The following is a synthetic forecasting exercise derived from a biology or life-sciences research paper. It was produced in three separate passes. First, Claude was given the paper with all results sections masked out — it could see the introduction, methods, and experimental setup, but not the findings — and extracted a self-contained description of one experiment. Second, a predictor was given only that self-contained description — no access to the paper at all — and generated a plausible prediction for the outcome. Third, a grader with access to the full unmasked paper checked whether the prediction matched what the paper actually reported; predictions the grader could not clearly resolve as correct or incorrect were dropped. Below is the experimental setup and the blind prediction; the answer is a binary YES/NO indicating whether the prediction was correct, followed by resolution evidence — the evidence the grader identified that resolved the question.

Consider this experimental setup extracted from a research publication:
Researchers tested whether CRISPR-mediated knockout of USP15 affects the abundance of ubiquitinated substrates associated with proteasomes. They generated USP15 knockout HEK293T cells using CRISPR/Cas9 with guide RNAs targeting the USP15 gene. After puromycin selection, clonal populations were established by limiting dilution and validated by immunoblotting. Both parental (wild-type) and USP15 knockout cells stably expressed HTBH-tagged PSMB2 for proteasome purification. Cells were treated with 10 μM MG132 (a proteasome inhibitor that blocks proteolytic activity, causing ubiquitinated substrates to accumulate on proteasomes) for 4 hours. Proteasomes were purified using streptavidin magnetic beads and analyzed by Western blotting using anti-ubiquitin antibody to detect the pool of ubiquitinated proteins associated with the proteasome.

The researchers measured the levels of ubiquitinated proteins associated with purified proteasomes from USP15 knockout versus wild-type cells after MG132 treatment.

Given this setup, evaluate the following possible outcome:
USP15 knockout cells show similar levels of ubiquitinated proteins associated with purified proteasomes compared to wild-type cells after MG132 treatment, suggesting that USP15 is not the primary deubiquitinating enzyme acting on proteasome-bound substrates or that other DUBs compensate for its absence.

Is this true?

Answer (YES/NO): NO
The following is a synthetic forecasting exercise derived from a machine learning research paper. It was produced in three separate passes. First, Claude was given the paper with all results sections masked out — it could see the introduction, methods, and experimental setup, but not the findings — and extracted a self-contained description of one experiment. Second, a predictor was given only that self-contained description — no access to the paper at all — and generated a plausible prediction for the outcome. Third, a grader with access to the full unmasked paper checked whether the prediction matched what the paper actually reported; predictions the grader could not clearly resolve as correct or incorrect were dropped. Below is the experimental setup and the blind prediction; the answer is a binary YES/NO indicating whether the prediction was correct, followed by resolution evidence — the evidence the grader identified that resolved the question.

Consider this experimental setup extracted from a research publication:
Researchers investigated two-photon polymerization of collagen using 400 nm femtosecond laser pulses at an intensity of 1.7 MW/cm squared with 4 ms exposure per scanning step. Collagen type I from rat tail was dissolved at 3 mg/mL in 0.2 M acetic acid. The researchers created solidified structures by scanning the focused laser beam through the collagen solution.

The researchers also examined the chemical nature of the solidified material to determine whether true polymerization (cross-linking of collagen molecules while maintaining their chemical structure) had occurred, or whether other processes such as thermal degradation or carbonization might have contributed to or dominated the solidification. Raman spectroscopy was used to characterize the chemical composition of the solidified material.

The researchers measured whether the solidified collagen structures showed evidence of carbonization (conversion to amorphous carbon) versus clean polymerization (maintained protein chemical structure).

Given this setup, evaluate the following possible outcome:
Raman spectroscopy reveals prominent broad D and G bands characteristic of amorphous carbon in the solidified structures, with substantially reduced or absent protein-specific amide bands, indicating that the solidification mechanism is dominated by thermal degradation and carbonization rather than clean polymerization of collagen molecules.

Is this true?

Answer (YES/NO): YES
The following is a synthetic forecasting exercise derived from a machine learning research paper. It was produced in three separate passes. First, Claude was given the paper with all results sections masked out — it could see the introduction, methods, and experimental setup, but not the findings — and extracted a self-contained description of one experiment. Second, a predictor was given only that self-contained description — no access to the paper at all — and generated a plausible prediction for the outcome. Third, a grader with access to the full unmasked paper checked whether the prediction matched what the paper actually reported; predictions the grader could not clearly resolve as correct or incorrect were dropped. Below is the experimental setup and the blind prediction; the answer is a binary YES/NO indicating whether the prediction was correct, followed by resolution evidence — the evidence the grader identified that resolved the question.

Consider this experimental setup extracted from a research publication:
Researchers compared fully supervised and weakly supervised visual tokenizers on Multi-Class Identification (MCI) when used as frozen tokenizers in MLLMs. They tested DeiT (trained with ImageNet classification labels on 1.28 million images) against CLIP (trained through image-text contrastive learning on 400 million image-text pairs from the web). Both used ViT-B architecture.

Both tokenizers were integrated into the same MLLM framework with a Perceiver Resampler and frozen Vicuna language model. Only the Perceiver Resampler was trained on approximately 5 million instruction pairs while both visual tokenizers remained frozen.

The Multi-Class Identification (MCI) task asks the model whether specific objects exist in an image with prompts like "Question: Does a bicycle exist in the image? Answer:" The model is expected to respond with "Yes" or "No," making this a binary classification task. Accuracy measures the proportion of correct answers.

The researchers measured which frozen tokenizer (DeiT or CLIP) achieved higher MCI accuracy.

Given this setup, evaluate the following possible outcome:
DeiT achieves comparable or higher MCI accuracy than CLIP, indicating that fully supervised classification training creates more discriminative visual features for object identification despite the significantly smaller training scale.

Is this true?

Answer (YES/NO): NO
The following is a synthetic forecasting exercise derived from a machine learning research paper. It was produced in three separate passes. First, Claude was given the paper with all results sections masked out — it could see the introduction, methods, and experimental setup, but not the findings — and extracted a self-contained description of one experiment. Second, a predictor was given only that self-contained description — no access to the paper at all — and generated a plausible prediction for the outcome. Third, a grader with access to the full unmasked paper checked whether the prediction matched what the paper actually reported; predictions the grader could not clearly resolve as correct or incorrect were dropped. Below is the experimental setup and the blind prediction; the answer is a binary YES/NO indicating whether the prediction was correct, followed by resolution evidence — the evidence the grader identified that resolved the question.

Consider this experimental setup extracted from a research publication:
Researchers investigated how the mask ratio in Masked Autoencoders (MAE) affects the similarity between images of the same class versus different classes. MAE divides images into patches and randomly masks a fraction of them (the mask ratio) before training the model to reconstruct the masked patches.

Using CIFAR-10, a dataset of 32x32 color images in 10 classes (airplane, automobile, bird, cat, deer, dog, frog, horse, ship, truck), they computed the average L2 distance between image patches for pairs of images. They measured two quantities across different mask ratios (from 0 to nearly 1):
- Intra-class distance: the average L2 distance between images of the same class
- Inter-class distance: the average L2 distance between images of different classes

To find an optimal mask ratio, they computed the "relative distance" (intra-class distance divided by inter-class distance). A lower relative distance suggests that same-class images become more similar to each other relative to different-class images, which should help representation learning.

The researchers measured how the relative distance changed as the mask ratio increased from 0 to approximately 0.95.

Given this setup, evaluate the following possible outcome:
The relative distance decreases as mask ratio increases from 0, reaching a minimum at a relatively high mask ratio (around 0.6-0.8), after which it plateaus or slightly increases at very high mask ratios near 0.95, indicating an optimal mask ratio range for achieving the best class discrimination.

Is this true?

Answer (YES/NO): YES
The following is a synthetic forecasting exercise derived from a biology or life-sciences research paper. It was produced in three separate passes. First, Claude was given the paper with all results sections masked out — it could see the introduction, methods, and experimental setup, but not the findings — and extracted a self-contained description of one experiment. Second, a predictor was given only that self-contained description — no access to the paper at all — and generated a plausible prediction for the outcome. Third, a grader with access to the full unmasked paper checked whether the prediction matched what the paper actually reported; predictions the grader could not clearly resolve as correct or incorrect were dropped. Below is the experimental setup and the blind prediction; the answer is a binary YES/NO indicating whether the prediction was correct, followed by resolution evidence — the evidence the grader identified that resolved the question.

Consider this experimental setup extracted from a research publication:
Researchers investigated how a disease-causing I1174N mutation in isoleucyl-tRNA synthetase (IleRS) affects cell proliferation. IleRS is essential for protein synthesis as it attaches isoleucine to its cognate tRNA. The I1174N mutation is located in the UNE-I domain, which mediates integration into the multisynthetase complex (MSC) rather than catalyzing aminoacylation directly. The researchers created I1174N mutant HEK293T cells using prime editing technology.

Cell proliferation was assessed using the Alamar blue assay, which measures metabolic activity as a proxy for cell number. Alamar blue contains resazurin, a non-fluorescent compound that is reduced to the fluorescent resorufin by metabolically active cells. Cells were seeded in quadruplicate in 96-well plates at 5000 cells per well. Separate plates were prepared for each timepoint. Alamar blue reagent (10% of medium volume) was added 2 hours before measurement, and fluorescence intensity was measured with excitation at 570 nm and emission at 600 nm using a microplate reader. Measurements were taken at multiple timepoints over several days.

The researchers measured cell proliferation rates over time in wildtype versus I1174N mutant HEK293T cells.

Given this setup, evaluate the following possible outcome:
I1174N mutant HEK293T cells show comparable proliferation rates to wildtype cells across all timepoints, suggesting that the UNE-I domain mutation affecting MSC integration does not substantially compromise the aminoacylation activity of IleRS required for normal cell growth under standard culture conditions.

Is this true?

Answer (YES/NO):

....

** Problem statement **
Where the word "ratios" occurs in a line of the entries above, count that line, and reply with the total only.

** Result of this task **
2